Find a closed-form solution for a Riccati equation $$y' + y^{2}+ \sin(2x)y =\cos(2x)$$
PS: I feel like that substitution may work in this problem. I tried some substitutions but none of them can solve the problem.

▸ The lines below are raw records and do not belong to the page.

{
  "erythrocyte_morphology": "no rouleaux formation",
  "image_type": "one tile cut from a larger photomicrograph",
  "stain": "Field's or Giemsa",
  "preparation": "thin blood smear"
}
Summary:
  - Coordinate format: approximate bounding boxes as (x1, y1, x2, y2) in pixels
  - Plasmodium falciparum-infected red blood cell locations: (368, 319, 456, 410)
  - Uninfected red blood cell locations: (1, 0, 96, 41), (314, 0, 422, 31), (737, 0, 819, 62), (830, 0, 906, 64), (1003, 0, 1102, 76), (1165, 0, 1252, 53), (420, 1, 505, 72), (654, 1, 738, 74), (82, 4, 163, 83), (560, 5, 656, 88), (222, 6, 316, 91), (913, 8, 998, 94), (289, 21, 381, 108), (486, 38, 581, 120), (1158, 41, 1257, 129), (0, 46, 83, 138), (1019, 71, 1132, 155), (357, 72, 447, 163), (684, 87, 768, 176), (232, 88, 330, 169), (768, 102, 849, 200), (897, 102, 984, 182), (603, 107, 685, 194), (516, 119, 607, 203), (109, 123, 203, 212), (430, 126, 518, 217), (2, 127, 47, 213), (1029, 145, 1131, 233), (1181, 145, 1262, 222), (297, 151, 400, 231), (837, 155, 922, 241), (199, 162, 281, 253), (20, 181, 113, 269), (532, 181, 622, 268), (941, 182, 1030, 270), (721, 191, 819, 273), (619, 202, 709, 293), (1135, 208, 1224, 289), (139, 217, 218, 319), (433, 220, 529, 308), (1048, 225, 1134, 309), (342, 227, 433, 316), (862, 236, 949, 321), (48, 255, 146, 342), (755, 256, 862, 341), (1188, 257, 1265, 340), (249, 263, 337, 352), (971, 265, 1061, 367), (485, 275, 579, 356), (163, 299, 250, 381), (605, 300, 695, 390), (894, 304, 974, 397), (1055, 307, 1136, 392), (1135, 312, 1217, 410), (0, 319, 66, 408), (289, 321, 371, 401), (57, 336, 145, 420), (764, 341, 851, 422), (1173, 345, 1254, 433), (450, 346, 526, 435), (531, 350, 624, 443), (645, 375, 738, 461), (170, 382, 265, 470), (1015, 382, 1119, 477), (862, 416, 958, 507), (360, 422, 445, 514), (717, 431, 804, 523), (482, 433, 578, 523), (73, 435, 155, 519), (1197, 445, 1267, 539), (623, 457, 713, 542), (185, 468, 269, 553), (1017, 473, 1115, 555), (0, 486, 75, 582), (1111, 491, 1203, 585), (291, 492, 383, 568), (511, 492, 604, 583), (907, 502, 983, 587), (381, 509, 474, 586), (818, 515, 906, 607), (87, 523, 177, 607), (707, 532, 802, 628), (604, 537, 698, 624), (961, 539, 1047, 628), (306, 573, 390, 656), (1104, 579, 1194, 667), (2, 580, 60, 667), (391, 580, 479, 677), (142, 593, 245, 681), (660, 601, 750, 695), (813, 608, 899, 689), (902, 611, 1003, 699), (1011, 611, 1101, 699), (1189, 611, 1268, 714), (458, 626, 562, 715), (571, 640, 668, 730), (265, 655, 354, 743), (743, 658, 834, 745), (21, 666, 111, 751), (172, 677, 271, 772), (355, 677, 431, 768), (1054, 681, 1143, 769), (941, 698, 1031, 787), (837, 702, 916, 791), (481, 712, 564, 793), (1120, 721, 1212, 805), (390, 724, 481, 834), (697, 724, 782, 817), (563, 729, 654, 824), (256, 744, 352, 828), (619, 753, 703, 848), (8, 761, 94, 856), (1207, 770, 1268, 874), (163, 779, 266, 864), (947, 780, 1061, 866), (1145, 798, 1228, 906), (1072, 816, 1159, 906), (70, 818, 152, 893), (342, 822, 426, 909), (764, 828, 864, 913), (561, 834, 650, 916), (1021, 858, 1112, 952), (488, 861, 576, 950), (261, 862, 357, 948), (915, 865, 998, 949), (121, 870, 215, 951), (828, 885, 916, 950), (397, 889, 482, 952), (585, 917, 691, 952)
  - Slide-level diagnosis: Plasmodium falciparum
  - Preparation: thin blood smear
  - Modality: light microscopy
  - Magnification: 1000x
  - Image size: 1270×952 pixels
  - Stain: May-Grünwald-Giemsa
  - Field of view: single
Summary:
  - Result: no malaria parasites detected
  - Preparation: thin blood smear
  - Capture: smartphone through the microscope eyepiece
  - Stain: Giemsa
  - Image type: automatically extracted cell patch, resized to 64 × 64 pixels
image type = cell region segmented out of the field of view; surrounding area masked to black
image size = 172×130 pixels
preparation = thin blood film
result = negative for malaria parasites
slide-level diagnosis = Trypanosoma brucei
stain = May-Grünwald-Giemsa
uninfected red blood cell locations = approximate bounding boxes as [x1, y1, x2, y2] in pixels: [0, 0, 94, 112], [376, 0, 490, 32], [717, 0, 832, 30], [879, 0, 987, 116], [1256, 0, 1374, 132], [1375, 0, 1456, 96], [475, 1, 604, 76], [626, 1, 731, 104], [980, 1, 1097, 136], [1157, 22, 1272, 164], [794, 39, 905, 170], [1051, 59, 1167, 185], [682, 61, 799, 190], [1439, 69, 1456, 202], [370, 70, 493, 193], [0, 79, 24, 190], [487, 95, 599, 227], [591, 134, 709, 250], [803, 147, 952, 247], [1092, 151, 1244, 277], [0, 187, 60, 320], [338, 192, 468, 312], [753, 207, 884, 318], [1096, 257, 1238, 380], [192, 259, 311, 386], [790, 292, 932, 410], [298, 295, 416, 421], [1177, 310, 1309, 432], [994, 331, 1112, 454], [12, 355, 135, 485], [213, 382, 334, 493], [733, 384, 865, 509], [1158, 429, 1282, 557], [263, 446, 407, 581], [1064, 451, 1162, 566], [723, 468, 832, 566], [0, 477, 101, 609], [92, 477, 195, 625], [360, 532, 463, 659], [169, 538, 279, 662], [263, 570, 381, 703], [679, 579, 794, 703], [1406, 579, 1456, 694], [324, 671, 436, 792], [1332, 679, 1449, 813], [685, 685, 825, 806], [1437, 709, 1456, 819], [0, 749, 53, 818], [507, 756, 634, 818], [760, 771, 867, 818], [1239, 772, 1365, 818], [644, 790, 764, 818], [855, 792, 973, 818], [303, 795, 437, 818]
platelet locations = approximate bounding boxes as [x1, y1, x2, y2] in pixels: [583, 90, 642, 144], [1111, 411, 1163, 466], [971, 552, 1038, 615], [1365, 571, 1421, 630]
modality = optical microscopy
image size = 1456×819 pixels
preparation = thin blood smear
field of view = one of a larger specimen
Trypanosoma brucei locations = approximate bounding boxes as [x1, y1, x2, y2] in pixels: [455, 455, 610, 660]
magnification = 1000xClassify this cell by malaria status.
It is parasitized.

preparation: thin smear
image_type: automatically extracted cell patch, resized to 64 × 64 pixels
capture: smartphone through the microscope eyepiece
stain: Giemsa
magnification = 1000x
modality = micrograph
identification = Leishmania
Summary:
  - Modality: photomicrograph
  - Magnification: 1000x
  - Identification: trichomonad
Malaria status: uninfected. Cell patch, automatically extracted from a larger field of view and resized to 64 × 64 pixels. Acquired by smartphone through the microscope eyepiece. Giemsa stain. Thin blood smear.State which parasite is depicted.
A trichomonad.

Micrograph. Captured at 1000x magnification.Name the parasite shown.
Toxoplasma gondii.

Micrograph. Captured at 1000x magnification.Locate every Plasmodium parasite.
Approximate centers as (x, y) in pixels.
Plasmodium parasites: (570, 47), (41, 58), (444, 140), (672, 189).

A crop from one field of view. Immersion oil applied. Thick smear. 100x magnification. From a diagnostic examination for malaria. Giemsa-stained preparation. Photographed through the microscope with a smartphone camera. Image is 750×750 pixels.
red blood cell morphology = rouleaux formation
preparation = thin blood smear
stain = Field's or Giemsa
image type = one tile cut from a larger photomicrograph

 A: Using the standard substitution $u=\exp(\int y(x)\,dx)$ or $y=\frac{u'}{u}$ gives the second order linear DE
\begin{align}
0&=u''+\sin(2x)u'-\cos(2x)u
\\
&=u''+2\sin x\cos x\, u'+(\sin^2x-\cos^2x)u
\end{align}
With a long look on the terms one can see that $u(x)=\sin x$ is a solution,
$$
-\sin x+2\sin x\cos^2x+\sin^3 x-\sin xcos^2x=-\sin x+\sin x(\cos^2x+\sin^2x)=0
$$
The reduction-of-order method then advises to search a second basis solution as $u(x)=\sin x\,v(x)$.
\begin{align}
0&=[\sin x\,v''+2\cos x\,v'-\sin x\,v]+2\sin x\cos x[\sin x\,v'+\cos x\,v]+(\sin^2x-\cos^2x)\sin x\, v
\\
&=\sin x\,v''+[2\cos x+2\sin^2 x\cos x]v'
\\[1em]
\frac{v''}{v'}&=-2\frac{\cos x}{\sin x}-2\sin x\cos x
\\
v'&=-\frac{e^{\cos^2x}}{\sin^2x}
\\[1em]
v(x)&=+e^{\cos^2x}\cot(x)+2\int \cos^2 xe^{\cos^2x}\,dx
\end{align}
As we are looking for a basis solution, the multiplicative constant in $v'$ and the additive constant in $v$ can be arbitrarily fixed. The full solution thus reads as
$$
u(x)=A\sin x+Be^{\cos^2x}\cos(x)+2B\int_0^x\cos^2\xi\, e^{\cos^2\xi}\,d\xi
$$
The expression for $y$ can be computed from this.